> _Teks Kutipan_:
* * * *

Jika kita memperbincangkan tentang
mahasiswa, tak ubahnya kita juga akan menanyakan bagaimana kabar gerakan
mahasiswa saat ini. Menilik lebih dalam lagi tentang gerakan mahasiswa,
tentunya tidak luput dari perjalanan bangsa yang meraih kemerdekaan dengan
semangat pemuda. Seperti halnya organisasi kepemudaan yang hidup di tahun
1915an, dimana di era tersebut organisasi kepemudaan masih membawa unsur
kedaerahannya. dr Satiman Wiriosandjojo selaku Ketua Perkumpulan Jong Java yang
pertama (1915-1917); Anggota Kehormatan, merupakan salah satu motor pergerakan
pemuda di Indonesia. Pergerakan tersebut melahirkan pergerakan pemuda baru yang
masih membawa entitas kelompok daerah masing-masing, seperti Jong Bataks Bond,
Jong Sumatran Bond, dan lainnya. Koentjoro Poerbopranoto, dalam artikelnya
Korban Jong Java terhadap kepada Tanah Air Kita, Gedenkboek, Jong Java
1915-1930 a.l. menulis:
...........Bintang
baroe memantjarkan sinarnya menerangi alam Indonesia. Jong java yang telah
lama dikandoeng tanah Timoer yang pada masa itoe moelai sedar, dilahirkan
dari fikiran seorang murid Stovia yang bijaksana. Lahirnya semangat moeda
ini menimbulkan soeatoe kedjadian jang nanti njata mendjadi motor
mengepalai pergerakan pemoeda Indonesia.
Perlahan-lahan
menghindarkan bahaja, serta berhati-hati meraba dalam gelap-gelita,
moelailah saudara Satiman bersama-sama dengan kawan-kawanya yang telah
bangoen poela, melengkahkan kaki menoedjoe hidoep pergerakan jang amat
soelit itoe.
|
Keadaan
tersebut seakan menjanjikan gerakan pemuda di Indonesia akan mengalami masa
depan yang cerah. Tidak berhenti sampai di sini, embrio pergerakan pemuda
seakan tumbuh menjadi janin yang sehat. Pada saat itu, perlahan-lahan mulai
muncul beberapa universitas-universitas yang melahirkan mahasiswa-mahasiswa
yang dididik sesuai dengan keahliannya. Seperti Technische Hoogschool (THS)
yang didirikan di Bandung tahun 1920. Tahun 1924 dibuka Rechtsoogeschool (RHS) di Jakarta tahun 1927, dan masih banyak lagi.
Universitas-universitas tersebut telah menyatukan pemuda-pemuda dari sabang
sampai merauke. Para mahasiswa-mahasiswa inilah yang pertama kali mepunyai
tekad untuk mempersatukan sekalian penduduk pribumi di kepulauan kita sebagai
satu bangsa.

* * * *

> _Data Tersaji_:
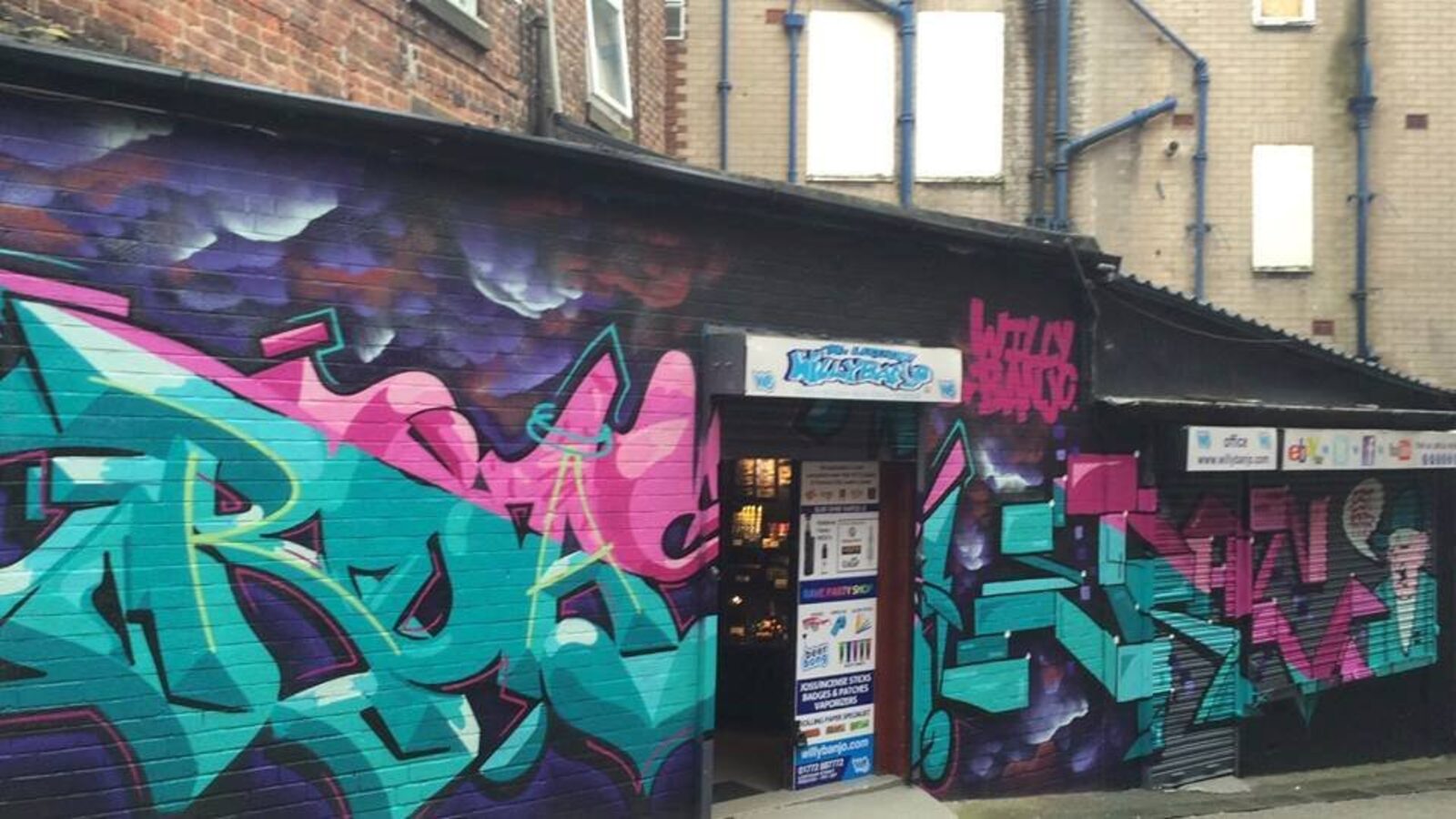 Willy Banjo shop front on Lowthian Street, Preston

* * * *

> _Tugas Kerja 1_: Tuliskan kembali bagian teks kutipan mulai dari "Universitas-universitas tersebut telah" dan terus sampai "satu bangsa.", tanpa mengubah satu kata pun.
> _Tugas Kerja 2_: Terjemahkan ke dalam bahasa Inggris kalimat dari teks kutipan ini: "Universitas-universitas tersebut telah menyatukan pemuda-pemuda dari sabang sampai merauke."

> _Hasil Latihan 1_:
Universitas-universitas tersebut telah menyatukan pemuda-pemuda dari sabang
sampai merauke. Para mahasiswa-mahasiswa inilah yang pertama kali mepunyai
tekad untuk mempersatukan sekalian penduduk pribumi di kepulauan kita sebagai
satu bangsa.

> _Hasil Latihan 2_: These universities had united young people from Sabang to Merauke.